Fabien Roussel, à Paris, le 3 décembre 2018
Stephane Mahe via Reuters Fabien Roussel, à Paris, le 3 décembre 2018

Stephane Mahe via Reuters

Fabien Roussel, à Paris, le 3 décembre 2018

POLITIQUE - Au centre de l’attention politico-médiatique depuis quelques heures, le numéro un du parti communiste réapparaît dans la rubrique « justice ». Fabien Roussel, soupçonné d’avoir été payé comme assistant d’un député entre 2009 et 2014, sans avoir réellement travaillé pour le Parlement, a été entendu fin août en audition libre, a indiqué ce lundi 12 septembre une source proche du dossier, confirmant une information de RTL.

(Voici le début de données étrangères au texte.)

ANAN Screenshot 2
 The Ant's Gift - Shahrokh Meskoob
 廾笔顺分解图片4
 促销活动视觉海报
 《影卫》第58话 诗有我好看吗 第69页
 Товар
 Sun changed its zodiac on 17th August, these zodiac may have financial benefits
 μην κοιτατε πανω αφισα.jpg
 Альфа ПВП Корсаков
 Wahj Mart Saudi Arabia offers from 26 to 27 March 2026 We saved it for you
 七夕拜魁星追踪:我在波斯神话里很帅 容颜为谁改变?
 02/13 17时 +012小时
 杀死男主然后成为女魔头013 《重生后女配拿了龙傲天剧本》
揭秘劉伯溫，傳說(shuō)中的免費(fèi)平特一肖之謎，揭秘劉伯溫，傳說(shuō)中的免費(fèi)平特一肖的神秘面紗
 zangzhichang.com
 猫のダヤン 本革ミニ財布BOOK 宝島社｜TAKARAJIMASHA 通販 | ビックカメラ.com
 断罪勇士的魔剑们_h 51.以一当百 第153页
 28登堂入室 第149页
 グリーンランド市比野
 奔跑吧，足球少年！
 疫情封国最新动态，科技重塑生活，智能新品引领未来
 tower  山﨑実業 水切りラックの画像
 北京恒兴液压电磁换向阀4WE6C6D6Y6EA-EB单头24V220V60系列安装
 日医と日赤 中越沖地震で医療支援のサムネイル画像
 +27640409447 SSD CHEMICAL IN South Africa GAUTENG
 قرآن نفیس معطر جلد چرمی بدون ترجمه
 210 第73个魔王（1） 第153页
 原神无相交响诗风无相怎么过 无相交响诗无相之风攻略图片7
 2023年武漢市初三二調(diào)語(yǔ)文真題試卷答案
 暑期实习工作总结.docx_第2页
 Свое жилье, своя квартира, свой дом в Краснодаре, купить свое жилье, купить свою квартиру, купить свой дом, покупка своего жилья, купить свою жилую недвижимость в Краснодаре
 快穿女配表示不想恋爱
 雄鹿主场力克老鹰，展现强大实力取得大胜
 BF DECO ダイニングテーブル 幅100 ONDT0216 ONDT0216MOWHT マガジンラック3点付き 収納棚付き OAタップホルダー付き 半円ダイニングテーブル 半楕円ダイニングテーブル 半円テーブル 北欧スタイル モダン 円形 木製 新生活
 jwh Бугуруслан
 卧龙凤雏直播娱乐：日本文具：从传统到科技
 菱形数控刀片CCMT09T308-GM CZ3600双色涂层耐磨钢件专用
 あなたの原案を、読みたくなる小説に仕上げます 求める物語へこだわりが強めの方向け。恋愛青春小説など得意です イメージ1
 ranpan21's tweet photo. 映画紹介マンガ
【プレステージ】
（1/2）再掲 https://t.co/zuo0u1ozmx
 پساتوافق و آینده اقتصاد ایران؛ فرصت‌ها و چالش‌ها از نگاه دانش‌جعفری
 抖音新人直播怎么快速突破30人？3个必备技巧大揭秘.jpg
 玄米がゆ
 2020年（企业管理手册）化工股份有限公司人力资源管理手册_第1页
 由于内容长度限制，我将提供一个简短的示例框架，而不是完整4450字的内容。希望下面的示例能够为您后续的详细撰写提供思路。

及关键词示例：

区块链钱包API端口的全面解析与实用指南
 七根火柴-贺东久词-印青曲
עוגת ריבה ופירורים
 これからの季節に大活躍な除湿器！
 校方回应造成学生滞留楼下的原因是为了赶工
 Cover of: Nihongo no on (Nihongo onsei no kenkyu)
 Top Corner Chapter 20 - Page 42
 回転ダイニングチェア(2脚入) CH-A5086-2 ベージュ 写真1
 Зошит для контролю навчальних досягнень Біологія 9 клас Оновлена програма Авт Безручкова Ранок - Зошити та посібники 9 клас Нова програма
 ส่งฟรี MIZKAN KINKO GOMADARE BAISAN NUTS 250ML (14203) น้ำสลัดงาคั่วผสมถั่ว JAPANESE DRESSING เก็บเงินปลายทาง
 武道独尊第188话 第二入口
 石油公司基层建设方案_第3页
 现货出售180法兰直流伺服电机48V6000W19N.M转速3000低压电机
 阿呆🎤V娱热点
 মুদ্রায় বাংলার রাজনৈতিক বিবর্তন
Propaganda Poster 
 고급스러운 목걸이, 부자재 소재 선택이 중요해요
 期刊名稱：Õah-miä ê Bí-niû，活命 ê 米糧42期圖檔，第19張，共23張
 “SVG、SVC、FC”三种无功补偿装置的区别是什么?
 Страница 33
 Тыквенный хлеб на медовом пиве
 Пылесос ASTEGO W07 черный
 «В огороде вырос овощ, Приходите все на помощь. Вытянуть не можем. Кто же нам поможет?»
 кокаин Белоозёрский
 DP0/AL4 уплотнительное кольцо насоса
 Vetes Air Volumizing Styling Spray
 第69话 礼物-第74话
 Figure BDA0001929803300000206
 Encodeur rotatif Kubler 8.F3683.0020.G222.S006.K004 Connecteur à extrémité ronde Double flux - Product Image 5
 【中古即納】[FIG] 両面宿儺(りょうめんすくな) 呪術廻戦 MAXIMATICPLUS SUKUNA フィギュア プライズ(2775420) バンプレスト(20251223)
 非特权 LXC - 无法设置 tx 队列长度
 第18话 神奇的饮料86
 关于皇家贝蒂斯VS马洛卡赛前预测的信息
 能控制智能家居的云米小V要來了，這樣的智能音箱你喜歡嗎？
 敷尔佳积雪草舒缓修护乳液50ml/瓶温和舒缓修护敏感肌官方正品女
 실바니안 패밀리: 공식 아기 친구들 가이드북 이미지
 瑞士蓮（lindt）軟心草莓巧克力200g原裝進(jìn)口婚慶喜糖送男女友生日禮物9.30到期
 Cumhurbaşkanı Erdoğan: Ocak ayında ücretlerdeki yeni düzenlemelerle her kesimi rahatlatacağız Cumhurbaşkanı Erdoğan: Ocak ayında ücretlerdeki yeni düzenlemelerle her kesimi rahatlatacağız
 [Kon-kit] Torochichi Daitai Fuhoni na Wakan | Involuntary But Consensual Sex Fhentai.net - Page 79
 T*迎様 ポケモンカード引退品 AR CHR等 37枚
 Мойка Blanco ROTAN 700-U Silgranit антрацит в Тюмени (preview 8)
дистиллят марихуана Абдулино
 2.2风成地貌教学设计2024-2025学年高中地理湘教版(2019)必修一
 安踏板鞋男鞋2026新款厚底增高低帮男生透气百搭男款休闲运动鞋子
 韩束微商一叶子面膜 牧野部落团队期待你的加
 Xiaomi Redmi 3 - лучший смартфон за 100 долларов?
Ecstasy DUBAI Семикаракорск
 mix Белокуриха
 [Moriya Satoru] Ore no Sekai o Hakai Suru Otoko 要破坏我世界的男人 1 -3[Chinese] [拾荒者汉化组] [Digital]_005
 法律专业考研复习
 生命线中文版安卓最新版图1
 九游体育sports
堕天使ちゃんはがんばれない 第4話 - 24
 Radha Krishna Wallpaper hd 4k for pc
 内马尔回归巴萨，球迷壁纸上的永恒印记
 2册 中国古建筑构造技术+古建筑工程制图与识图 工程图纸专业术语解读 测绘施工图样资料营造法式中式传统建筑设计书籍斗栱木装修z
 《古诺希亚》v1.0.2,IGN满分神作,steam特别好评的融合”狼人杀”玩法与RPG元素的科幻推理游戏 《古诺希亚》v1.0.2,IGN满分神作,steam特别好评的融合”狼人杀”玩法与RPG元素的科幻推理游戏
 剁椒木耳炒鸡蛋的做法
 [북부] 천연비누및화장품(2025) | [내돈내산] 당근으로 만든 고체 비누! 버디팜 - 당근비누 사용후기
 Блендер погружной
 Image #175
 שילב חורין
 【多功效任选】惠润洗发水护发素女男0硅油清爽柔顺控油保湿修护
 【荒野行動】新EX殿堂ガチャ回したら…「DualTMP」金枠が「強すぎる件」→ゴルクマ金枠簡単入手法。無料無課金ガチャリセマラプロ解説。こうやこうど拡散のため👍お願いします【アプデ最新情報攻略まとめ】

Fabien Roussel, qui conteste ces accusations, a été entendu par les enquêteurs de l’OCLCIFF (Office central de lutte contre les infractions financières) dans le cadre d’une enquête du Parquet national financier (PNF) pour « détournement de fonds publics ».

Fin février, alors en pleine campagne présidentielle, Mediapart a accusé le député du Nord d’avoir été rémunéré entre 2009 et 2014 en tant qu’assistant parlementaire de Jean-Jacques Candelier sans avoir réellement produit de travail. Et cela pour 3.000 euros mensuels.

« L’audition s’est très bien passée »

L’intéressé avait répliqué, en s’engageant notamment à fournir les preuves de son labeur. Une enquête avait été ouverte à la suite des révélations faites par le site d’investigation, accusé par le communiste d’enquêter à charge afin de lui nuire.

Selon l’entourage du député du Nord cité par RTL, l’audition menée par l’OCLCIFF s’est « très bien passée », son avocat précisant que l’intéressé avait « répondu à toutes les questions posées, et qu’il attendait sereinement les suites de la procédure ». Fabien Roussel est ressorti libre de cette audition.